Copy each of the entries below word for word, keeping every line the same.

* **Recorded information**:
※ ※ ※

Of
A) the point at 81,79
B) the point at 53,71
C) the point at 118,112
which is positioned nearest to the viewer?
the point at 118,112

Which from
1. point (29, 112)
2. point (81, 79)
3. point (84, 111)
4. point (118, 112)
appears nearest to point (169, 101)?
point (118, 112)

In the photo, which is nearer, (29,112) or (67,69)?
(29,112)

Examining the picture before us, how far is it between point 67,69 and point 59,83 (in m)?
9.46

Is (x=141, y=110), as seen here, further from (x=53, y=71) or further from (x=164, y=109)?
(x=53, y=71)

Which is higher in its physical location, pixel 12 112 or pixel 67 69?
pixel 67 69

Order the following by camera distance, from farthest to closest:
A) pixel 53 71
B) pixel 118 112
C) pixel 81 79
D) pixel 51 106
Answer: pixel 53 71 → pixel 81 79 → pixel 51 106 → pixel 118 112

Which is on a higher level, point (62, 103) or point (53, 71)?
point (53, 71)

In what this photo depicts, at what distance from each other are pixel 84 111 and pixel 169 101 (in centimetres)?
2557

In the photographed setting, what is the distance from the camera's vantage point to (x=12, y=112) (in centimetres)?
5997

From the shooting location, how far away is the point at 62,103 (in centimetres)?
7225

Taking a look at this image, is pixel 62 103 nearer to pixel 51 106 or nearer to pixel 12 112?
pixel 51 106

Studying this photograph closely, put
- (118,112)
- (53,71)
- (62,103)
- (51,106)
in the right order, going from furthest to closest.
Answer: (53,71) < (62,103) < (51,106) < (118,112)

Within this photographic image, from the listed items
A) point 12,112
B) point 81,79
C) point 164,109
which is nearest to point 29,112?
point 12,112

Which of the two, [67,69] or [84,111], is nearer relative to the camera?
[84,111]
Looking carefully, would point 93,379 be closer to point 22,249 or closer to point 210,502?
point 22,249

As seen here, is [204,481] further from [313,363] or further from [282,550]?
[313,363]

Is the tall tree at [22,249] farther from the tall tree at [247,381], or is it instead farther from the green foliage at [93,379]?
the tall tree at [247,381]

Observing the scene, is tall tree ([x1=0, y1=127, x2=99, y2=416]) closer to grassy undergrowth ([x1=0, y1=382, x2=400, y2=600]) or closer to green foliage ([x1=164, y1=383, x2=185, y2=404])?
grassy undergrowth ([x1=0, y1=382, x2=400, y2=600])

※ ※ ※

* **Answer to this problem**:
Of
A) the point at 81,79
B) the point at 53,71
C) the point at 118,112
which is positioned nearest to the viewer?
the point at 118,112

Which from
1. point (29, 112)
2. point (81, 79)
3. point (84, 111)
4. point (118, 112)
appears nearest to point (169, 101)?
point (118, 112)

In the photo, which is nearer, (29,112) or (67,69)?
(29,112)

Examining the picture before us, how far is it between point 67,69 and point 59,83 (in m)?
9.46

Is (x=141, y=110), as seen here, further from (x=53, y=71) or further from (x=164, y=109)?
(x=53, y=71)

Which is higher in its physical location, pixel 12 112 or pixel 67 69?
pixel 67 69

Order the following by camera distance, from farthest to closest:
A) pixel 53 71
B) pixel 118 112
C) pixel 81 79
D) pixel 51 106
Answer: pixel 53 71 → pixel 81 79 → pixel 51 106 → pixel 118 112

Which is on a higher level, point (62, 103) or point (53, 71)?
point (53, 71)

In what this photo depicts, at what distance from each other are pixel 84 111 and pixel 169 101 (in centimetres)?
2557

In the photographed setting, what is the distance from the camera's vantage point to (x=12, y=112) (in centimetres)?
5997

From the shooting location, how far away is the point at 62,103 (in centimetres)?
7225

Taking a look at this image, is pixel 62 103 nearer to pixel 51 106 or nearer to pixel 12 112?
pixel 51 106

Studying this photograph closely, put
- (118,112)
- (53,71)
- (62,103)
- (51,106)
in the right order, going from furthest to closest.
Answer: (53,71) < (62,103) < (51,106) < (118,112)

Within this photographic image, from the listed items
A) point 12,112
B) point 81,79
C) point 164,109
which is nearest to point 29,112?
point 12,112

Which of the two, [67,69] or [84,111], is nearer relative to the camera?
[84,111]
Looking carefully, would point 93,379 be closer to point 22,249 or closer to point 210,502?
point 22,249

As seen here, is [204,481] further from [313,363] or further from [282,550]?
[313,363]

Is the tall tree at [22,249] farther from the tall tree at [247,381], or is it instead farther from the green foliage at [93,379]?
the tall tree at [247,381]

Observing the scene, is tall tree ([x1=0, y1=127, x2=99, y2=416]) closer to grassy undergrowth ([x1=0, y1=382, x2=400, y2=600]) or closer to green foliage ([x1=164, y1=383, x2=185, y2=404])?
grassy undergrowth ([x1=0, y1=382, x2=400, y2=600])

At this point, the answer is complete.